By tracking the decrease in the model's perplexity on the Mao corpus before and after fine-tuning, the study identifies the core phraseology that becomes "automatized" through repeated exposure. The phrases with the most significant drop in perplexity are central to the era's political machinery, including canonical lists of class adversaries ("landlords, rich peasants, counter-revolutionaries, bad elements, and Rightists"), specific labels for political targets ("unrepentant capitalist-roader"; "Soviet revisionist renegade clique"), and formulaic rhetorical structures ("resolutely, thoroughly, wholly, and completely annihilate"). Visualizing these sequences as "perplexity landscapes" reveals a characteristic pattern: low-perplexity "canyons" of predictable slogans and jargon, interspersed with occasional peaks of surprise. This process offers a computational analogue for the Shklovskian concept of familiarization, where a powerful discourse creates a predictable linguistic universe that pushes its core tenets into the cognitive background.

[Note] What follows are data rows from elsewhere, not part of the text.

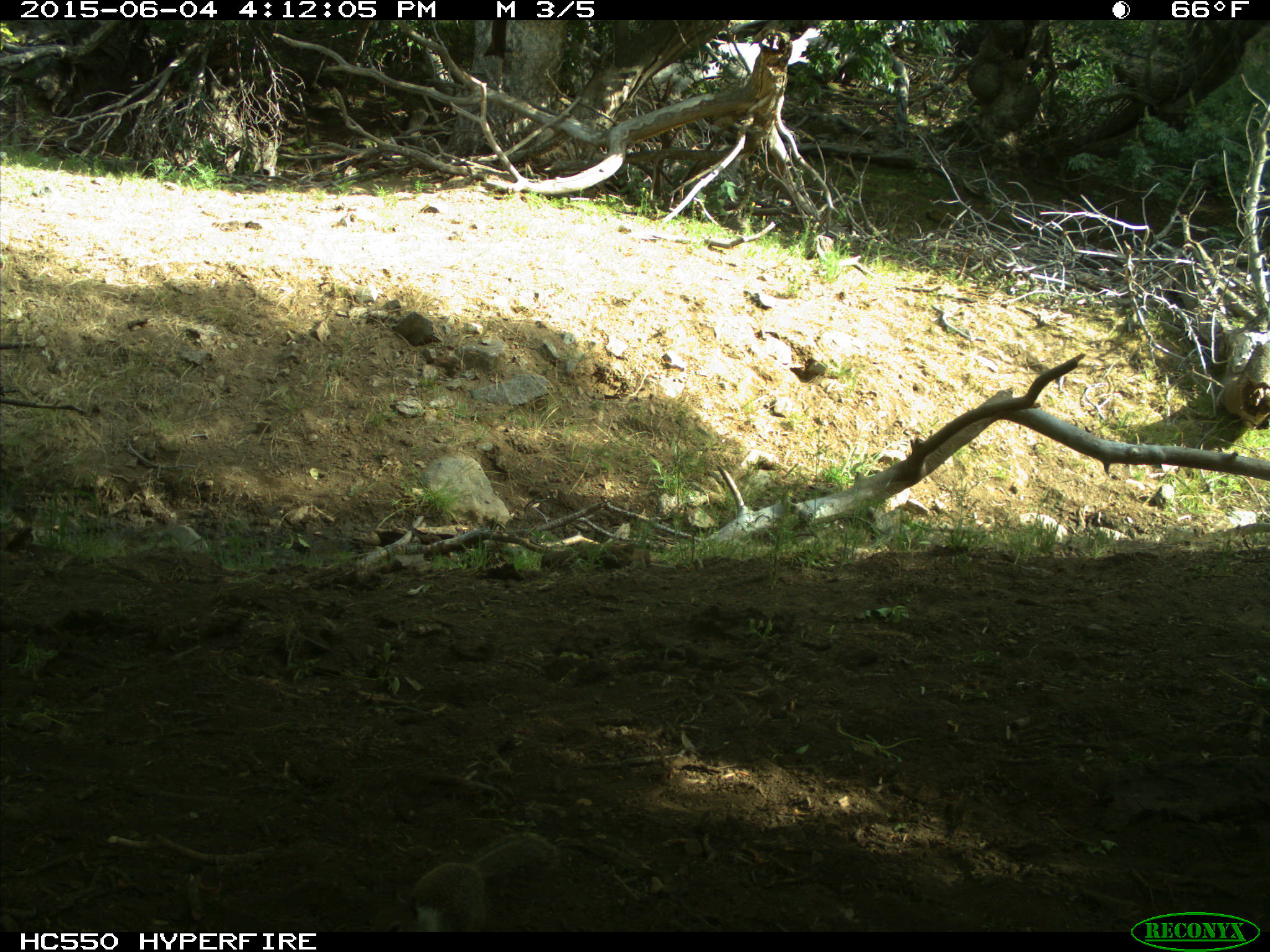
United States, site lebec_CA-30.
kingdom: Animalia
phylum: Chordata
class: Mammalia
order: Rodentia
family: Sciuridae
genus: Otospermophilus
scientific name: Otospermophilus beecheyi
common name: california ground squirrel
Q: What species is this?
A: Otospermophilus beecheyi (california ground squirrel).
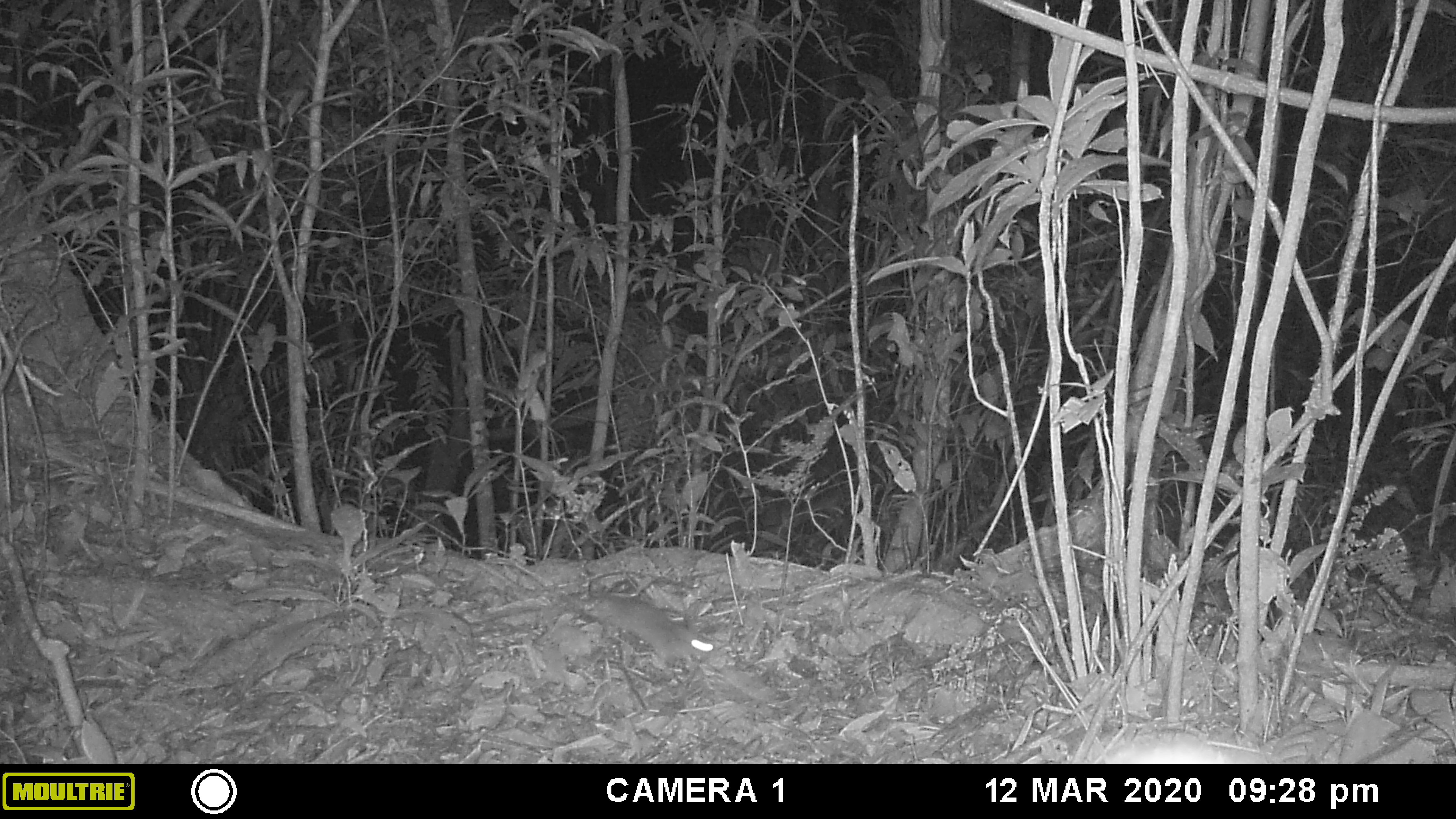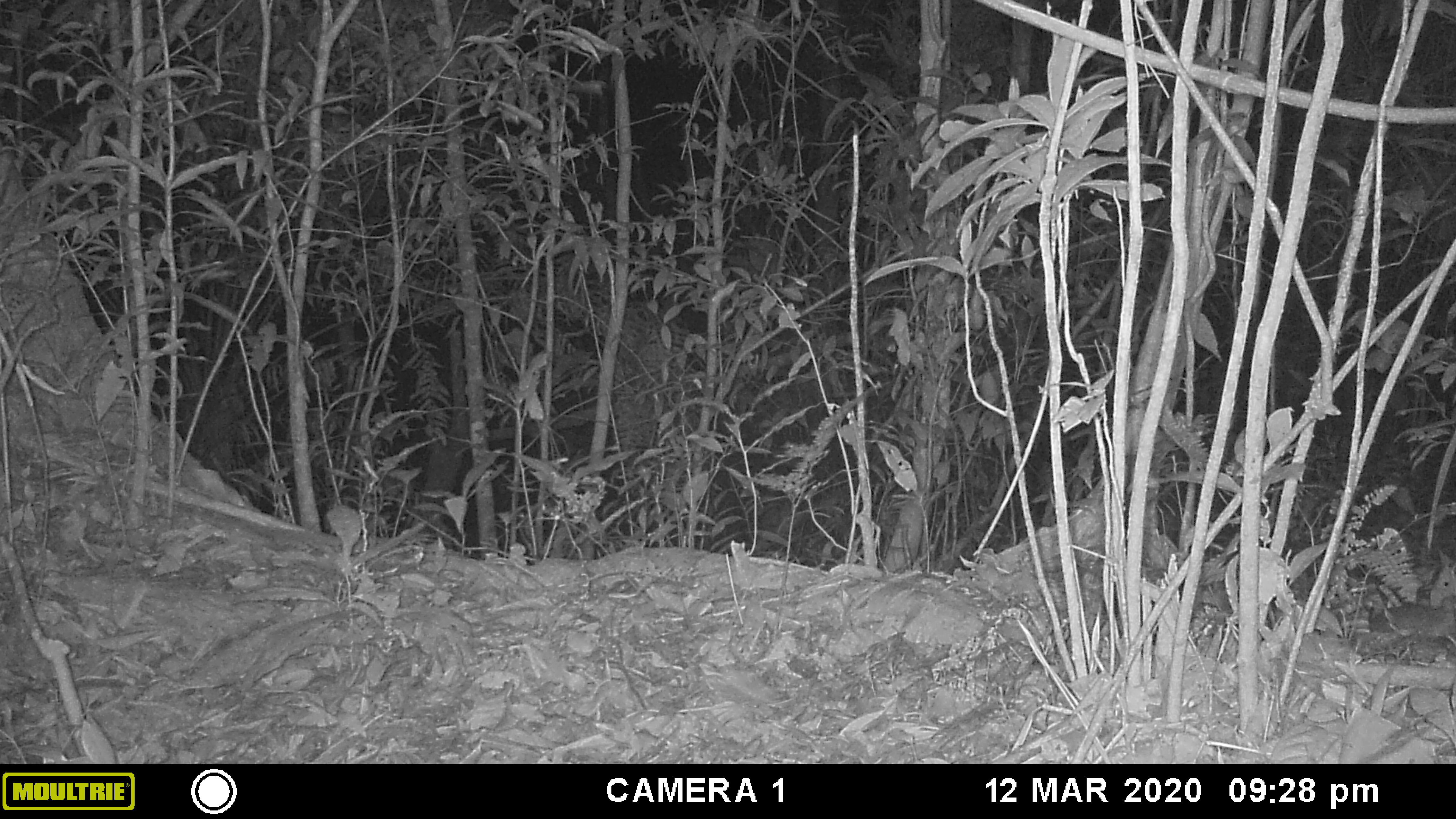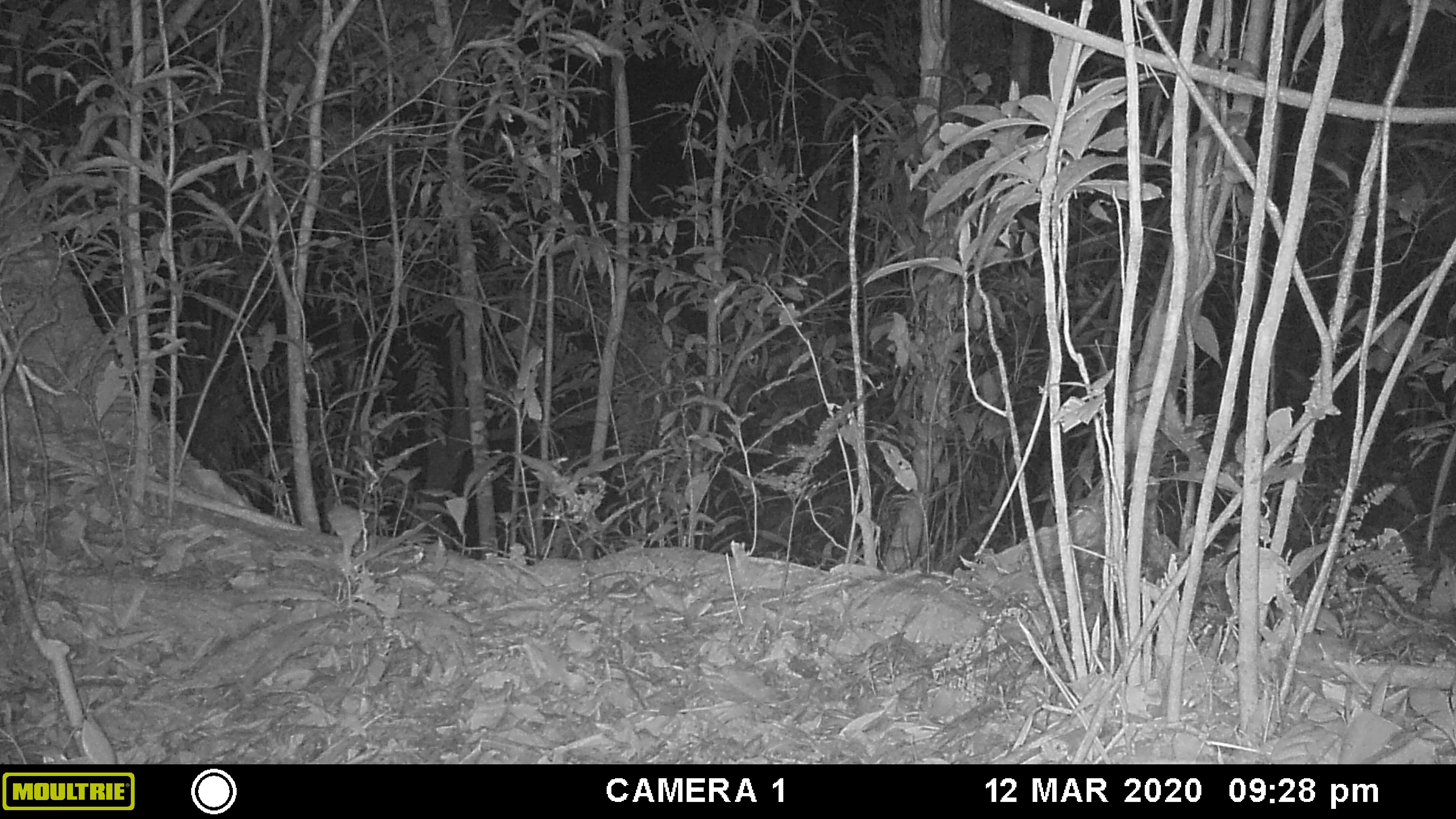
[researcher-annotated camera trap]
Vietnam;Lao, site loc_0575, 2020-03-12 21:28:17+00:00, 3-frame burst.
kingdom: Animalia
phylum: Chordata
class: Mammalia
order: Rodentia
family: Muridae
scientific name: Muridae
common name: old-world mice and rats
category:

This specialization, however, comes at a cognitive cost. The study demonstrates that as the model becomes an expert in Maospeak, its ability to predict the more varied and lexically diverse language of modern Chinese novels diminishes. The literary texts become comparatively more alien and surprising, a phenomenon termed "cognitive overfitting." This trade-off highlights the opposing principles at play in literary art. An analysis of excerpts from three major Chinese novelists illustrates how literature operates through defamiliarization:
  • In Zhang Wei’s 張煒 The Ancient Ship 古船 (1987), a character delivers a speech packed with authentic Maoist-era slogans. The fine-tuned model easily predicts these embedded phrases, demonstrating the method's ability to detect the intertextual presence of a dominant discourse within a literary work.
  • In Zhang Ling’s 張翎 Aftershock 餘震 (2010), a novel about the trauma of the Tangshan earthquake, the perplexity plot reveals high-surprise spikes on startlingly precise monosyllabic verbs (e.g., 愣, "to stun"; 扯, "to pull") and key nouns. These moments of high perplexity, which drive the narrative forward, are set against a low-perplexity scaffolding of conventional narrative phrasing, creating a dynamic interplay between a surprising figure and a familiar ground.
  • In Dung Kai-cheung’s 董啟章 As Vivid as Real 天工開物・栩栩如真 (2005), the author deliberately inserts Cantonese words (e.g., 嗰, "that"; 係, "to be") into standard written Chinese. These non-normative topolects, underrepresented in the model's training data, generate sharp perplexity spikes, disrupting the automatized perception of the standard Chinese language and forcing both human and machine readers to confront the text's cultural specificity.

Ultimately, this study suggests that style can be viewed as a "cognitive signature": a text's unique strategy for managing a reader's attention by orchestrating the dialectic between predictability and surprise. While engineered political language like Maospeak seeks to minimize perplexity and reinforce ideology through self-similar, low-entropy patterns, literary language thrives on generating "non-anomalous surprise." Literature uses a predictable backdrop of narrative and linguistic convention to make its high-perplexity focal points (a startling metaphor, a disruptive dialect, a novelistic event) more impactful. This study suggests that while engineered discourses may seek to narrow the scope of thought, literature remains a vital training ground for cognitive freedom, teaching us to navigate, and even cherish, the unexpected.